Even based on preliminary analyses, there is much to learn from the excavations. Already, it is clear that the remains of de Pauger’s church still exist beneath the modern foundations. A midden (or refuse layer) from the 1720s includes bits of French and Indigenous pottery, tiny pieces of fish bone representing the remnants of a forgotten meal, pieces of clay smoking pipe, and numerous brass straight pins, perhaps reflecting that the windows of the 1727 church were covered with tightly stretched pieces of fabric when there were no panes of glass available in the colony.

A herringbone-patterned floor associated with the 1794 cathedral is preserved as well, and it overlies debris from the 1788 fire and overlapping foundations that document the renovations and alterations to the de Pauger church between 1727 and 1788.
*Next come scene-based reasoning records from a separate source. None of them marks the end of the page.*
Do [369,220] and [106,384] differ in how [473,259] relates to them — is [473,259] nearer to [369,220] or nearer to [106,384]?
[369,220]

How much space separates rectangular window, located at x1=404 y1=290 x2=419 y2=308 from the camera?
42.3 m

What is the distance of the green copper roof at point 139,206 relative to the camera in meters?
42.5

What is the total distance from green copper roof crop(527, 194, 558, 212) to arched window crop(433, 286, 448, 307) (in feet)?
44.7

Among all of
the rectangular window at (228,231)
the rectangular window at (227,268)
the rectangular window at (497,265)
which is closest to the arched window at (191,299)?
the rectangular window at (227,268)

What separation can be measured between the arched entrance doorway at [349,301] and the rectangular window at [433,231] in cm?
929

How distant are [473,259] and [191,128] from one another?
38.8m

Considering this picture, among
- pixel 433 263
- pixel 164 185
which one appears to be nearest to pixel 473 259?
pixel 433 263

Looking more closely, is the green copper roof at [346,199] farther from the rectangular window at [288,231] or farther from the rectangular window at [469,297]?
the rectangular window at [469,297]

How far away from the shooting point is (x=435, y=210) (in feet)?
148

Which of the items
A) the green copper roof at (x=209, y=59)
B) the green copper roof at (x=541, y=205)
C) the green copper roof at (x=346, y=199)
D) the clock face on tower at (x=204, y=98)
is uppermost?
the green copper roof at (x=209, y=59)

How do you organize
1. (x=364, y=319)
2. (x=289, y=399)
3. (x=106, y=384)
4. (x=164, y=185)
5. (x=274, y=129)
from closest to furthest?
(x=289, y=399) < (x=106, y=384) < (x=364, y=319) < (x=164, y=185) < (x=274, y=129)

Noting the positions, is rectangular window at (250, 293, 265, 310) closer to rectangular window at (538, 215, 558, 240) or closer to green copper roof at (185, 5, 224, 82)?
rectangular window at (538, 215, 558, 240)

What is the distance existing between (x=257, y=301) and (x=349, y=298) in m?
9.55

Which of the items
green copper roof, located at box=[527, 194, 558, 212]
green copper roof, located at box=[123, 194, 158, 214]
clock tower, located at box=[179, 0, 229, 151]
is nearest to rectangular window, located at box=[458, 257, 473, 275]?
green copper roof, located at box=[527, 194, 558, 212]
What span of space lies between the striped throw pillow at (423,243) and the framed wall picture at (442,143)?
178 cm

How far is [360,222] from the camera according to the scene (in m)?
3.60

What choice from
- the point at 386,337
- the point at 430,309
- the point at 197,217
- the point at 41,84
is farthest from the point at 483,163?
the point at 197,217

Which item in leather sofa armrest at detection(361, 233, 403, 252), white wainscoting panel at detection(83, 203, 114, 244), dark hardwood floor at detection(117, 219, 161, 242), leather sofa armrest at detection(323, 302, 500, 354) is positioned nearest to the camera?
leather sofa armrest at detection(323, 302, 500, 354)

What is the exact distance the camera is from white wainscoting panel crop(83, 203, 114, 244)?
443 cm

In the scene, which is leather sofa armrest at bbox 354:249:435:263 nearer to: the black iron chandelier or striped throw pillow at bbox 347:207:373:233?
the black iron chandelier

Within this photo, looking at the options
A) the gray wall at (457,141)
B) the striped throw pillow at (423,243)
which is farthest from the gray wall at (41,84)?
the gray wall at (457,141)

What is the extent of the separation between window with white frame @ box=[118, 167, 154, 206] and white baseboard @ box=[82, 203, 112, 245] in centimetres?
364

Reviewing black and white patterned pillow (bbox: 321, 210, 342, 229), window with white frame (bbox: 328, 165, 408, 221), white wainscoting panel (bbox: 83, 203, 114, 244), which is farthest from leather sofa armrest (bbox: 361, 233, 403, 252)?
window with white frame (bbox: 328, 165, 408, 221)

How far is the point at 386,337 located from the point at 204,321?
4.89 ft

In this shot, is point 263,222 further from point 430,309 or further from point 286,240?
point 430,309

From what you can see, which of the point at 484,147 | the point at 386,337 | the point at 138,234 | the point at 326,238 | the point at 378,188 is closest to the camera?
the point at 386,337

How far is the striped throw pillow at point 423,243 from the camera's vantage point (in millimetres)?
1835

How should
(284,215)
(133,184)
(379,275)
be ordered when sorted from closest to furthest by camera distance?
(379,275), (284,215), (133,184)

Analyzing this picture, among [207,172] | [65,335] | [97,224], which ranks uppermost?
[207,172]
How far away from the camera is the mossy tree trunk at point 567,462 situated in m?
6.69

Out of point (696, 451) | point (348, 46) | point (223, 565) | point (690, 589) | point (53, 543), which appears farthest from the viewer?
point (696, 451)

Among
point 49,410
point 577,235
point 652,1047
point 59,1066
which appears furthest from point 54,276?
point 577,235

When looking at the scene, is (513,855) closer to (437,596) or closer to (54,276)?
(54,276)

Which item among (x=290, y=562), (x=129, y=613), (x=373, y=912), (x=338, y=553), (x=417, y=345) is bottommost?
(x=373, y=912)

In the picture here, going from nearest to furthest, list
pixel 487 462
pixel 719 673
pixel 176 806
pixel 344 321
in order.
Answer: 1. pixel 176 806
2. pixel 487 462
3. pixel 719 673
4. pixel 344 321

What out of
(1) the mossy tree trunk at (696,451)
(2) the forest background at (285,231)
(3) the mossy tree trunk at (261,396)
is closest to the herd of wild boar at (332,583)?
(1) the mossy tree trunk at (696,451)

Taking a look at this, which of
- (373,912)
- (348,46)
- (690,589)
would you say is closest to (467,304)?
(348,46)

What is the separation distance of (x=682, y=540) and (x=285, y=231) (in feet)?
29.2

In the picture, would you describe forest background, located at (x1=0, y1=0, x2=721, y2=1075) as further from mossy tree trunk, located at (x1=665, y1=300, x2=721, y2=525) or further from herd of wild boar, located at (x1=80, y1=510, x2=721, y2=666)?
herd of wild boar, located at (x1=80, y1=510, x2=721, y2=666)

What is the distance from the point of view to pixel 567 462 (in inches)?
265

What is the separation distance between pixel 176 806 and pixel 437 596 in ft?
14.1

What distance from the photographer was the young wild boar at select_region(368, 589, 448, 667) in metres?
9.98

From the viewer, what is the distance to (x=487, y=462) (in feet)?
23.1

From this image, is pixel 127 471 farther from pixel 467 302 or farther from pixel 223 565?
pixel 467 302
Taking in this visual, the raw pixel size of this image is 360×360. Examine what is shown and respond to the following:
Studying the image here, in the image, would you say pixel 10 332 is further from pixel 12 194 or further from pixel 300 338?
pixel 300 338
We’re documenting the excavations with both traditional methods like scaled drawings and notes, but also with photogrammetry, used to create 3D models and digital orthophoto mosaics. These 3D models can be printable, meaning that, with the proper equipment, one could create a miniature version of one of the excavations or of the cathedral’s 1794 floor. The archaeology will undoubtedly produce new questions, and we work with the Archdiocese’s Office of Archives and Records to keep whatever is uncovered in conversation with historical documents. Artifacts will be cleaned, special samples processed and preserved.

In this column, I’ll report on both high-profile projects like St. Louis Cathedral and ones in more out-of-the-way locations that bring microhistories and forgotten people into focus. I’ll look at the legal aspects of archaeology, its often-ignored place in the Federal Historic Places Tax Incentive program, and how it can address mysteries, big and small, about a property’s history, even as it generates new ones.

The archaeological legacy of New Orleans is disappearing on a daily basis. In a city that trades so much in its past, it time to consider how we manage and preserve this past more effectively.

Dr. D. Ryan Gray is the chair of Anthropology and Sociology and Associate Director of the Midlo Center for New Orleans Studies at the University of New Orleans.